Processed feature columns (30 total features):
['FTHG', 'FTAG', 'HM1_D', 'HM1_L', 'HM1_M', 'HM1_W', 'HM2_D', 'HM2_L', 'HM2_M', 'HM2_W', 'HM3_D', 'HM3_L', 'HM3_M', 'HM3_W', 'AM1_D', 'AM1_L', 'AM1_M', 'AM1_W', 'AM2_D', 'AM2_L', 'AM2_M', 'AM2_W', 'AM3_D', 'AM3_L', 'AM3_M', 'AM3_W', 'HTGD', 'ATGD', 'DiffFormPts', 'DiffLP']


In [5]:
from sklearn.model_selection import train_test_split
from sklearn.metrics import f1_score,classification_report, confusion_matrix
X_train, X_test, y_train, y_test = train_test_split(X_all, y_all, test_size = 6060, random_state=42, stratify=y_all)
# clf = SVC(gamma='auto')
# clf.fit(X_train, y_train)
# pred_clf = clf.predict(X_train)
# print(X_train.shape)
# print('---')
# print(y_train.shape)
# print('---')
# print(pred_clf)
# print(y_train)
# print(classification_report(y_test, pred_clf))
# print(confusion_matrix(y_test, pred_clf.T))

In [6]:
from time import time
from sklearn.metrics import f1_score,classification_report, confusion_matrix

def train_classifier(clf, X_train, y_train):
    ''' Fits a classifier to the training data. '''
    start = time()
    clf.fit(X_train, y_train)
    end = time()
    print("Trained model in {:.4f} seconds".format(end - start))
    
def predict_labels(clf, features, target):
    ''' Makes predictions using a fit classifier based on F1 score. '''
    start = time()
    y_pred = clf.predict(features)
    end = time()
    # Print and return results
    print("Made predictions in {:.4f} seconds.".format(end - start))
    return f1_score(target, y_pred, pos_label="H"), sum(target == y_pred) / float(len(y_pred))

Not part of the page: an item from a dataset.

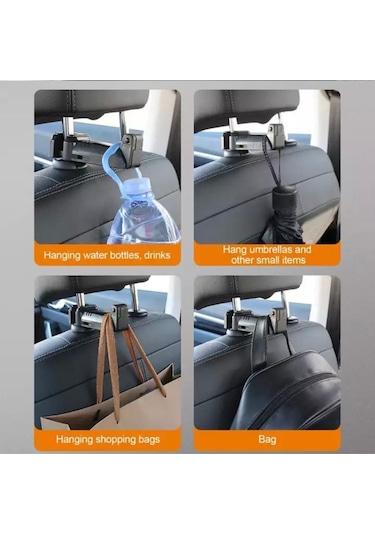 Araç Koltuk Askısı Ve Telefon Tutucu Araç Düzenleyici Organizer Koltuk Arkası Eşya Askısı
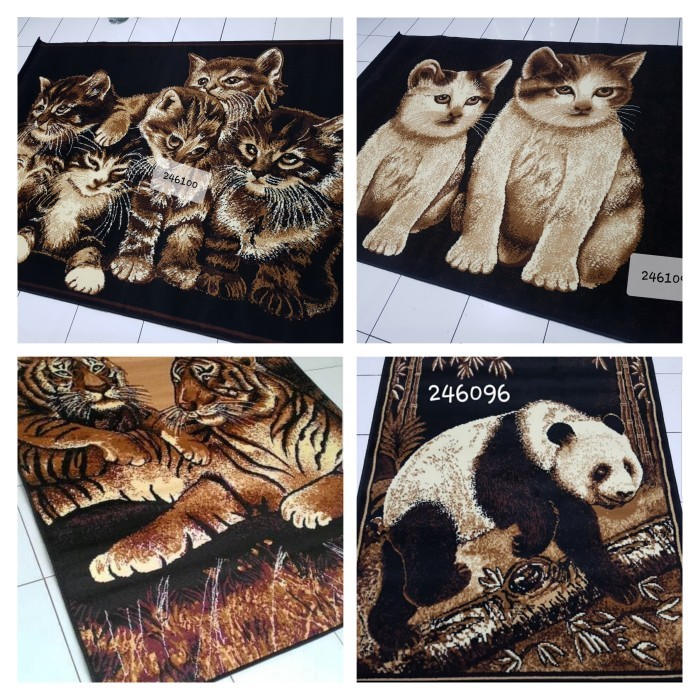 Karpet permadani ukuran 160x210 motif animal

def train_predict(clf, X_train, y_train, X_test, y_test):
    ''' Train and predict using a classifer based on F1 score. '''
    print("Training a {} using a training set size of {}. . .".format(clf.__class__.__name__, len(X_train)))
    train_classifier(clf, X_train, y_train)
    f1, acc = predict_labels(clf, X_train, y_train)
    print("F1 score and accuracy score for training set: {:.4f} , {:.4f}.".format(f1 , acc))
    f1, acc = predict_labels(clf, X_test, y_test)
    print("F1 score and accuracy score for test set: {:.4f} , {:.4f}.".format(f1 , acc))

In [7]:
clf_A = LogisticRegression(random_state = 42)
clf_B = SVC(random_state = 912, kernel='rbf',gamma='auto')
clf_C = xgb.XGBClassifier(seed = 82)

train_predict(clf_A, X_train, y_train, X_test, y_test)
print('')
train_predict(clf_B, X_train, y_train, X_test, y_test)
print('')
train_predict(clf_C, X_train, y_train, X_test, y_test)
print('')

Training a LogisticRegression using a training set size of 20. . .
Trained model in 0.0054 seconds
Made predictions in 0.0019 seconds.
F1 score and accuracy score for training set: 1.0000 , 1.0000.
Made predictions in 0.0079 seconds.
F1 score and accuracy score for test set: 0.8400 , 0.8536.

Training a SVC using a training set size of 20. . .
Trained model in 0.0028 seconds
Made predictions in 0.0022 seconds.
F1 score and accuracy score for training set: 0.9412 , 0.9500.
Made predictions in 0.0138 seconds.
F1 score and accuracy score for test set: 0.7642 , 0.8087.

Training a XGBClassifier using a training set size of 20. . .
Trained model in 0.0215 seconds
Made predictions in 0.0017 seconds.
F1 score and accuracy score for training set: 1.0000 , 1.0000.




Made predictions in 0.0148 seconds.
F1 score and accuracy score for test set: 0.7409 , 0.7517.